**Prompt 1**. In the post about the Bolt ABS unit, what does the writer have to rework to fit the Vanagon cv joint?
**Prompt 2**. Take the part of the post about the Bolt ABS unit that opens with the words "If I connect" and closes with "would be wrong.", and write it out again, swapping "Bolt bits" for "Bolt electronics".

(Given passage Opens)

If I connect the 4 wheels brake to the Bolt ABS unit, the Bolt bits will have control of the van's braking.
They will have control with the bad information (front wheel in the rear and vise versa).
Ah... I didn't realize (or had forgotten) that you were planning to go that far. I would be concerned about using an ABS unit with a vehicle that is so different from the vehicle for which it is designed. I'm referring to the fundamental mechanics: the front/rear reversal, plus mass, wheelbase, centre of mass height, mass distribution, brake caliper piston sizes., etc. The basic ABS functionality of releasing the brake for tire which locks up should work (although the hydraulics won't be right), but any brake force distribution or stability control features would be wrong.
Of course a 14.375'' Vanagon cv joint shaft is not ready to fit to the Bolt transmission, so I have to rework the Bolt output shaft to fit the Vanagon cv joint.

(Given passage Closes)
(Source material Opens)

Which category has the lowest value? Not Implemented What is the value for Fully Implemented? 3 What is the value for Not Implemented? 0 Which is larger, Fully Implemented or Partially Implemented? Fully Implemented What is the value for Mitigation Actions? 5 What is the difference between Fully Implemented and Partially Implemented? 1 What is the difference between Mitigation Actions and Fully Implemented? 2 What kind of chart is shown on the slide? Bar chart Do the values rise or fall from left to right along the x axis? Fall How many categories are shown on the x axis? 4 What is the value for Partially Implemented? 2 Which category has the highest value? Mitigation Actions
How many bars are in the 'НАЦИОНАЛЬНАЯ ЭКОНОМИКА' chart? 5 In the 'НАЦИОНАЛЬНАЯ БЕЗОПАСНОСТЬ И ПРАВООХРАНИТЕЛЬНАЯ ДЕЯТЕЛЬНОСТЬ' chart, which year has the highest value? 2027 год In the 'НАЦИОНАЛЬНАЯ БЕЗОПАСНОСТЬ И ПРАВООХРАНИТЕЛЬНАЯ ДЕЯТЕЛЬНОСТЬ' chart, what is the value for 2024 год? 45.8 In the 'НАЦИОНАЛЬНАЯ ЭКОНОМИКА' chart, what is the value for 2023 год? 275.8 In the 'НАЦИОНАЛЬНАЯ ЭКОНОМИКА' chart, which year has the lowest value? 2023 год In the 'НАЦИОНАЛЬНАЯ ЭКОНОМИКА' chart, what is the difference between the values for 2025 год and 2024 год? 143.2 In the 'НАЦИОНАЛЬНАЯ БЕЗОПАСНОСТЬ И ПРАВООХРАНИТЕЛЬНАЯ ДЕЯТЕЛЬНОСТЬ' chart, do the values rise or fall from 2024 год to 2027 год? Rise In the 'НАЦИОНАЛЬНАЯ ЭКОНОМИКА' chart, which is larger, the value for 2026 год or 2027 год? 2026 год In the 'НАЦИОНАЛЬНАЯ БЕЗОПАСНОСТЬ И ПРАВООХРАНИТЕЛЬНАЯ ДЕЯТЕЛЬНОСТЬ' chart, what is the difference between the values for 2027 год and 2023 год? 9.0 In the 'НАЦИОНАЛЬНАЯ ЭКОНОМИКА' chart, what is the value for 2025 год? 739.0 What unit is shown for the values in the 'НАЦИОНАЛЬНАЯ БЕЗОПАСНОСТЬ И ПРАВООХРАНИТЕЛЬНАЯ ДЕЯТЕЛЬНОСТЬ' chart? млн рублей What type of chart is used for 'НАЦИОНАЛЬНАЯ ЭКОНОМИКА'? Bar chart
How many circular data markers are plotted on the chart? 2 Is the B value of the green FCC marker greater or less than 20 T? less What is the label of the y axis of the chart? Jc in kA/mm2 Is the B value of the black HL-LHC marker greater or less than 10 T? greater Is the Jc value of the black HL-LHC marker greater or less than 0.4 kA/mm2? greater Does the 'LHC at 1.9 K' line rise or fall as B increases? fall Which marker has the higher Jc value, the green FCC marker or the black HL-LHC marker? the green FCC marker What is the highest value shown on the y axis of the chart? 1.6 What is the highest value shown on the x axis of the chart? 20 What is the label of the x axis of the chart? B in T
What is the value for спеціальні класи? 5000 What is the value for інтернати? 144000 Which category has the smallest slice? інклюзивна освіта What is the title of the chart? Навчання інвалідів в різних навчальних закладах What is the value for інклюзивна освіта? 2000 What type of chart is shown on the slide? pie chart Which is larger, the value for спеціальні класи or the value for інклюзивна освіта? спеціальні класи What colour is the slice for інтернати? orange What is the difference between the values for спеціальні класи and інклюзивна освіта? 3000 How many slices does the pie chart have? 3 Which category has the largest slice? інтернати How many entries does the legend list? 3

(Source material Closes)

**Task response 1**. The Bolt output shaft.

**Task response 2**.
If I connect the 4 wheels brake to the Bolt ABS unit, the Bolt electronics will have control of the van's braking.
They will have control with the bad information (front wheel in the rear and vise versa).
Ah... I didn't realize (or had forgotten) that you were planning to go that far. I would be concerned about using an ABS unit with a vehicle that is so different from the vehicle for which it is designed. I'm referring to the fundamental mechanics: the front/rear reversal, plus mass, wheelbase, centre of mass height, mass distribution, brake caliper piston sizes., etc. The basic ABS functionality of releasing the brake for tire which locks up should work (although the hydraulics won't be right), but any brake force distribution or stability control features would be wrong.